There is no denying that the 2019 Gillette ad “We Believe: The Best a Man Can Be” generated enormous controversy. Thousands upon thousands of individuals went so far as to assert that it was a full-blown assault on men. Many labeled it emasculating and deeply offensive. But to all those claiming wrongdoing on the part of Gillette, I say the following: perhaps your interpretation of the piece is wrong. Although on the surface the ad may merely display “men doing douchey shit,” a closer examination reveals numerous instances wherein responsibility for the poor actions of the men is placed on the society they reside in. So, although the Gillette ad does in fact attack many of the behaviors of men—portraying them in decidedly negative light—it does not attack the men themselves who are engaged in these actions. Rather, Gillette fully acknowledges the collective societal origins of these deeply-ingrained, serious issues and demonstrates the manner in which media and television especially promote toxic actions and ideals. In a society that often holds men to rigid standards and imposes conformity, Gillette is simply depicting the plights of men.
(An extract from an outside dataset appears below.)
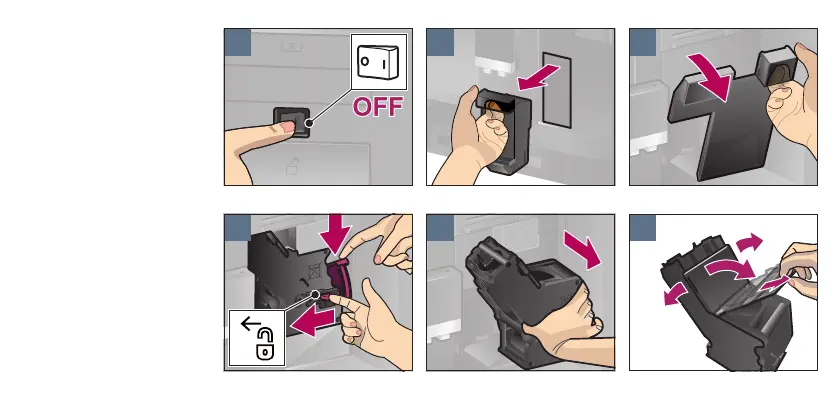 OFF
So, yes, Theo Von, people will still have dicks in the future; Gillette’s hope is merely that the presence of a penis will not automatically ascribe unto men certain characteristics and personality traits. Men after all, as Gillette believes, should be free to express their masculinity in healthy, respectful, and positive ways.

Works Cited

@piersmorgan, “I've used @Gillette razors my entire adult life but this absurd virtue-signalling PC guff may drive me away to a company less eager to fuel the current pathetic global assault on masculinity. Let boys be damn boys. Let men be damn men, Twitter, 14 Jan. 2019, https://twitter.com/piersmorgan/status/1084891133757587456?lang=en.

“Theo Von,” The Joe Rogan Experience, Spotify, 15 Jan. 2019, https://open.spotify.com/episode/2OxkhCyFvDenTo1EO6dVZf?si=9aYZRFmmQGu4xMybULzpvQ&dl_branch=1.

Discussion Questions
  1. What is the visual evidence the author uses to defend her claim that the commercial’s critique is aimed not specifically at men but at the social systems that perpetuate forms of toxic masculinity? What reasons does she offer to explain how that evidence supports her claim and not the other?

  2. This essay responds to assertions made not by other academics but by primarily cultural figures, at least two of whom have, at the time of writing, considerable followings. In what ways does responding to these figures benefit the work of this essay? In what ways might it potentially be a detriment to it?

  3. This academic essay occasionally appropriates and implements some of the coarser language used by the voices against whom the essay positions itself. What is the rhetorical effect of employing this language? What does the author gain in using it, and what might she risk?